Our duty is to grow in the Lord. We are to keep a good appetite for the things of God and we are to avoid the junk food of this world so that our appetite for God is not spoiled.

Someone has said, "God never alters the robe of righteousness to fit man; He changes the man to fit the robe."

Dr. A.B. Simpson wrote the hymn, "Himself":

"Once it was the blessing; now it is the Lord.

Once it was the feeling; now it is His Word.

Once His gifts I wanted; now the Giver own.

Once I sought for healing, now Himself alone.

Once 'twas painful trying; now 'tis perfect trust.

Once a half salvation; now the uttermost.

Once 'twas ceaseless holding; now He holds me fast.

Once 'twas constant drifting; now my anchor's cast.

Once 'twas busy planning; now 'tis trustful prayer.

Once 'twas anxious caring; now He has the care.

Once 'twas what I wanted, now what Jesus says.

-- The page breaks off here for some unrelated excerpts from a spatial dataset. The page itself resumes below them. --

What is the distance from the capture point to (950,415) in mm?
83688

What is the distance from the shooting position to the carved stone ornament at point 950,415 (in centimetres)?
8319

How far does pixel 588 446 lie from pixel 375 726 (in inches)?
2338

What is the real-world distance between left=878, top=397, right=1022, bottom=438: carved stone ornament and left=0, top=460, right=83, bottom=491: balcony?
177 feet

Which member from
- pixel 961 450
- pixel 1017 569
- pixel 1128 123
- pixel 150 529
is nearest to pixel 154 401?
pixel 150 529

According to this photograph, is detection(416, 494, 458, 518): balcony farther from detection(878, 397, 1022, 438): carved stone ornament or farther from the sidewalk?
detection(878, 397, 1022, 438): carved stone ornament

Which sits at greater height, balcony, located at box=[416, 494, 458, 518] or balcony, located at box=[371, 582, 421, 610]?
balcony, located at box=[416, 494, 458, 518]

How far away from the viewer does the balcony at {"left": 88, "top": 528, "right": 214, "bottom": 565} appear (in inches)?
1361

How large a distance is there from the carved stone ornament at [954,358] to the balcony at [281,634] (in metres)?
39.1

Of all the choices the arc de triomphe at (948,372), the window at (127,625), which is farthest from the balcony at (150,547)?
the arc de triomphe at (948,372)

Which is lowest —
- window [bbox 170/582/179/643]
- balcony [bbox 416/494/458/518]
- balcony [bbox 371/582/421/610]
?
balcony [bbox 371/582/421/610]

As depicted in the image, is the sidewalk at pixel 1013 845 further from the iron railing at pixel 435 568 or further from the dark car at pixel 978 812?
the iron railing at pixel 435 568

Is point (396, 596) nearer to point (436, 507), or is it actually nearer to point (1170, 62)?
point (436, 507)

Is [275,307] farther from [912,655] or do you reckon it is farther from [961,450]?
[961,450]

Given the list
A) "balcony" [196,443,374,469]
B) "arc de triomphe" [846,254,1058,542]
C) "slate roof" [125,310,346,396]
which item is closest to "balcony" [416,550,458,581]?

Once 'twas constant asking; now 'tis ceaseless praise.

Once I tried to use Him; now He uses me.

Once it was my working; His it hense shall be.

Once the power I wanted, now the Mighty One.

Once for self I labored, now for Him alone.

Once I hoped for Jesus; now I know He's mine.

Once my lamps were dying; now they brightly shine.

Once for death I waited; now His coming hail.

And my hopes are anchored safe within the veil." (A.B. Simpson, 1904)

How about it Christian, is your desire (your appetite) wholly and totally for God? Is it more of HIM you seek? When that is our greatest desire, we can grow to be all that He intends. We can act like, and be seen by the world, as the people that are Born of God.